─── TASK INPUTS ───

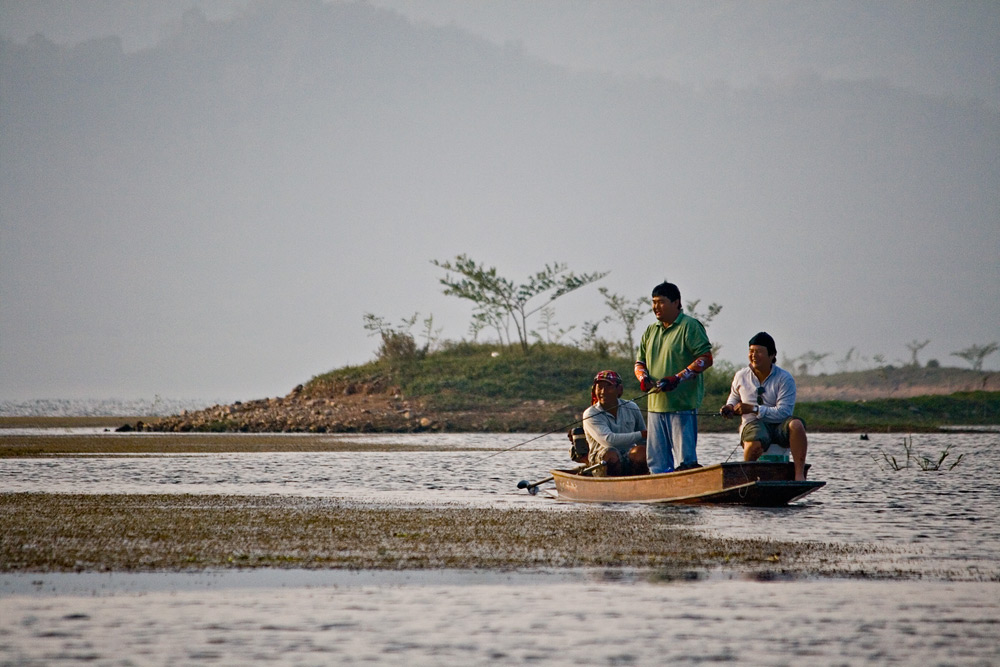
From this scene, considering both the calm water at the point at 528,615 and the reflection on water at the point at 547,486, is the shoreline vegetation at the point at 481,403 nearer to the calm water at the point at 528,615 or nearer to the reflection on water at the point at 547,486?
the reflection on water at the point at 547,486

───
─── TASK INPUTS ───

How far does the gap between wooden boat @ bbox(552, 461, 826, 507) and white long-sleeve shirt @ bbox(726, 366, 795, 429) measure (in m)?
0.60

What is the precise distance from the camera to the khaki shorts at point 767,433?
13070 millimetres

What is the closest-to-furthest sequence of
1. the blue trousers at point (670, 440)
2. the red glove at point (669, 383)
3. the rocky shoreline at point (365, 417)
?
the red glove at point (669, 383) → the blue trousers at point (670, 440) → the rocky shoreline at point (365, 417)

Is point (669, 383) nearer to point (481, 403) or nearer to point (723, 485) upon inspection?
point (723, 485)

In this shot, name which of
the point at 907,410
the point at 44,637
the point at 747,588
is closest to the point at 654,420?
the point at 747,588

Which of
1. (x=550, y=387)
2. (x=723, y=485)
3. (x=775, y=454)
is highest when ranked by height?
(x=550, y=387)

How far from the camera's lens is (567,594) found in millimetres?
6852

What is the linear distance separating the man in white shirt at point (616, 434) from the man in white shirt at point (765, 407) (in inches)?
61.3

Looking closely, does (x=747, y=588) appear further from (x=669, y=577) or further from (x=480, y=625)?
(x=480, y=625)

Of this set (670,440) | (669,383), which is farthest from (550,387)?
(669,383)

───
─── TASK INPUTS ───

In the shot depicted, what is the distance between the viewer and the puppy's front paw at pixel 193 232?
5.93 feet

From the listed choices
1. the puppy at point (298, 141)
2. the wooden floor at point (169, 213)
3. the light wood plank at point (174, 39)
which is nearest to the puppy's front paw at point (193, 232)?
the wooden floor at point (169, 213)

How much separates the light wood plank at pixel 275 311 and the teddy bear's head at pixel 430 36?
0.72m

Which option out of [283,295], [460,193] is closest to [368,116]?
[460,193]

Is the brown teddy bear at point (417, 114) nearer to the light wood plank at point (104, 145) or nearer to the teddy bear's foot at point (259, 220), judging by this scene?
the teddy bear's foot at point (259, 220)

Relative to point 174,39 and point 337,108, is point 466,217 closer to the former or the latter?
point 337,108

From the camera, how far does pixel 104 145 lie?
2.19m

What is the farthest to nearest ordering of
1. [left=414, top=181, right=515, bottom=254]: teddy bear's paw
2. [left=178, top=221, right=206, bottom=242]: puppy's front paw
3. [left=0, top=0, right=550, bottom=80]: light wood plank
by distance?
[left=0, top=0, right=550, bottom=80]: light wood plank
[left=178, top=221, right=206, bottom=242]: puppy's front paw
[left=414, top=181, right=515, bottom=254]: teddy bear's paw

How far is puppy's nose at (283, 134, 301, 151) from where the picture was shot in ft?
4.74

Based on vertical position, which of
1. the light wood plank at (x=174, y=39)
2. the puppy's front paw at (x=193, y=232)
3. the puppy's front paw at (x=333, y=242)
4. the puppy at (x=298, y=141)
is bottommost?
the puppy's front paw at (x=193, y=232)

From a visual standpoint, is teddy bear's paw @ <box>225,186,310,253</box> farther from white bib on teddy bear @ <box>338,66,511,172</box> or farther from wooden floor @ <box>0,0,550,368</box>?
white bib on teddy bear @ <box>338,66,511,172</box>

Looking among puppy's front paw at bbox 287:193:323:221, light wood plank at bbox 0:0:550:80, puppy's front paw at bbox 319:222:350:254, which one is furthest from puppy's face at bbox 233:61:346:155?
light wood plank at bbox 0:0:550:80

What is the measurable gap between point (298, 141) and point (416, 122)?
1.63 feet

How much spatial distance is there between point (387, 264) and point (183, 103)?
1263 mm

───

■ **TASK DETAILS**:
Which lines in the rows above contain the word "between"? Show each of those lines in full.

■ **WRITTEN RESPONSE**:
How far does the gap between wooden boat @ bbox(552, 461, 826, 507) and white long-sleeve shirt @ bbox(726, 366, 795, 429) measure (in m)?
In the shot depicted, what is the distance between the viewer and the puppy's front paw at pixel 193 232?
What is the measurable gap between point (298, 141) and point (416, 122)?
How much spatial distance is there between point (387, 264) and point (183, 103)?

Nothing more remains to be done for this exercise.